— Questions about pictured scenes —
== == ==
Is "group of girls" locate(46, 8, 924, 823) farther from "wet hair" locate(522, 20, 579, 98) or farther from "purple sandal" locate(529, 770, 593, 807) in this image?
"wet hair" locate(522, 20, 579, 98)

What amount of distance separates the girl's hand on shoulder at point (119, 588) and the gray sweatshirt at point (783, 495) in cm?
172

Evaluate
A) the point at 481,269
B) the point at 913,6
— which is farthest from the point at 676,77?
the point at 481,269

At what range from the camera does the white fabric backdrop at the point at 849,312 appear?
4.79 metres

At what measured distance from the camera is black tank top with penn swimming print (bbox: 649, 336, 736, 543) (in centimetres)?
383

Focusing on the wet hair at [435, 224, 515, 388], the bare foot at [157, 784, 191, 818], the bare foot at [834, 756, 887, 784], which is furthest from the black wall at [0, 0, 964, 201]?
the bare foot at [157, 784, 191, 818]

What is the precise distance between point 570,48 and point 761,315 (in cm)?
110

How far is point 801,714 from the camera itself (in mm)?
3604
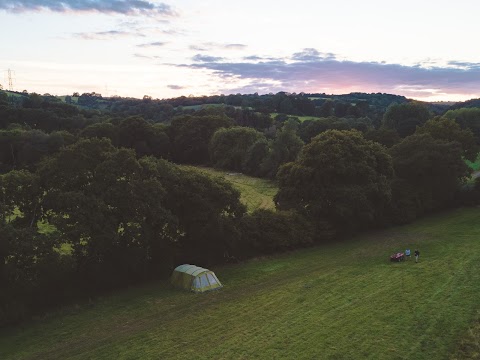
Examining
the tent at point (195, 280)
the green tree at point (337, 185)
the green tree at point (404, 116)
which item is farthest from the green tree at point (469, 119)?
the tent at point (195, 280)

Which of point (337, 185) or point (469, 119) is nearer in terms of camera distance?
point (337, 185)

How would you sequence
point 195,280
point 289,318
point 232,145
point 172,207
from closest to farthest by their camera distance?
1. point 289,318
2. point 195,280
3. point 172,207
4. point 232,145

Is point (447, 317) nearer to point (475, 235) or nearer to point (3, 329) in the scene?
point (475, 235)

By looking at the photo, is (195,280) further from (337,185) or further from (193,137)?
(193,137)

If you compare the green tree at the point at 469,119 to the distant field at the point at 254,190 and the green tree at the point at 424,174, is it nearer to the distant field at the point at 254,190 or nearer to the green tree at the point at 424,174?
the distant field at the point at 254,190

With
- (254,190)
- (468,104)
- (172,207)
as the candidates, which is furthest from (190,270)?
(468,104)
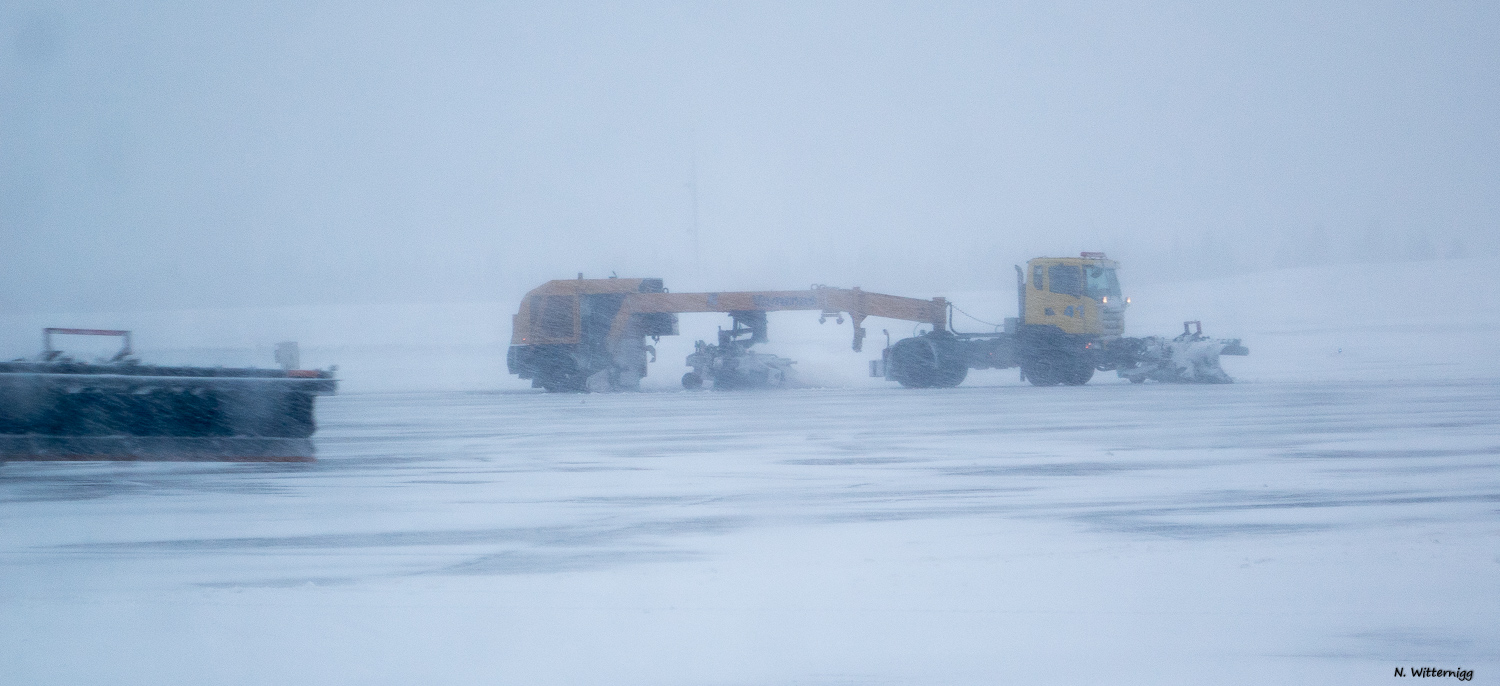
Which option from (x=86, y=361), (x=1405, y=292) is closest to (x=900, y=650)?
(x=86, y=361)

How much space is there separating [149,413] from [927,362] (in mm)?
16243

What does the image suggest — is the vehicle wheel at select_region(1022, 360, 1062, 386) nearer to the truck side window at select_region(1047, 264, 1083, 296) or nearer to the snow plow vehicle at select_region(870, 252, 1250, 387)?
the snow plow vehicle at select_region(870, 252, 1250, 387)

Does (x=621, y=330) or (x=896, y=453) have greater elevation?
(x=621, y=330)

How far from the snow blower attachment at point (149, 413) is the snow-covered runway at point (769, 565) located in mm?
260

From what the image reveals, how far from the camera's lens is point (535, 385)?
2592cm

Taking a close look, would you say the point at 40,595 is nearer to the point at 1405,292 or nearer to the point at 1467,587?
the point at 1467,587

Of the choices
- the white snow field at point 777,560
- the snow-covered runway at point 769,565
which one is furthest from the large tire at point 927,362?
the snow-covered runway at point 769,565

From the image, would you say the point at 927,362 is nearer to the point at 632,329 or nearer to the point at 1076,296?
the point at 1076,296

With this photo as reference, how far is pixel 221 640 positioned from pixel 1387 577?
4770 millimetres

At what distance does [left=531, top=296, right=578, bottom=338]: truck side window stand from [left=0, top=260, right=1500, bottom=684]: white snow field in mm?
12324

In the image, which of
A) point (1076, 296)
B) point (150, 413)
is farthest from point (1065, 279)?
point (150, 413)

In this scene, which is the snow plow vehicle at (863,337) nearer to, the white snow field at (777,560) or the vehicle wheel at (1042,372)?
the vehicle wheel at (1042,372)

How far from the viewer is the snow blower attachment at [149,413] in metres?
10.2

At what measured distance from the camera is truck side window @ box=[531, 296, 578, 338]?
2533 centimetres
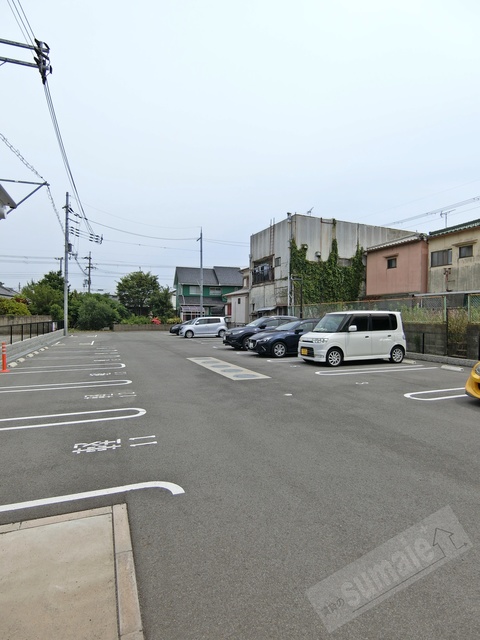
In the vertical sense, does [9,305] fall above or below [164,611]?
above

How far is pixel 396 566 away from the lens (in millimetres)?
2518

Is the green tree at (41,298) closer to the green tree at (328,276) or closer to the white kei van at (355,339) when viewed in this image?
the green tree at (328,276)

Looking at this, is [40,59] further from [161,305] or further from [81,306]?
[161,305]

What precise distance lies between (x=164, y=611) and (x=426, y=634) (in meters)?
1.37

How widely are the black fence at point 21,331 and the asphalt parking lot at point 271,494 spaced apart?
9.90m

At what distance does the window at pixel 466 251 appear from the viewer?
2186cm

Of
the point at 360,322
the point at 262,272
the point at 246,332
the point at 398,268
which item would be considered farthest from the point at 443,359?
the point at 262,272

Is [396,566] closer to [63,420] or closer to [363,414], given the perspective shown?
[363,414]

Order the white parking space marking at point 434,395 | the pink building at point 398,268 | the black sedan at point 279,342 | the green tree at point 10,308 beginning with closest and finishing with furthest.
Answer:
== == ==
— DO THIS —
Please copy the records word for word from the line containing "How far is point" through the line containing "4. point 232,145", including both of those lines. Leave the pictures out.

— EXPECTED ANSWER —
How far is point 801,714 from the camera itself (in mm)?
3604
Examining
the tent at point (195, 280)
the green tree at point (337, 185)
the green tree at point (404, 116)
which item is farthest from the green tree at point (469, 119)?
the tent at point (195, 280)

Which of point (337, 185) or point (469, 119) is nearer in terms of camera distance?
point (337, 185)

How would you sequence
point 195,280
point 289,318
point 232,145
point 172,207
from closest to farthest by their camera distance?
1. point 289,318
2. point 195,280
3. point 172,207
4. point 232,145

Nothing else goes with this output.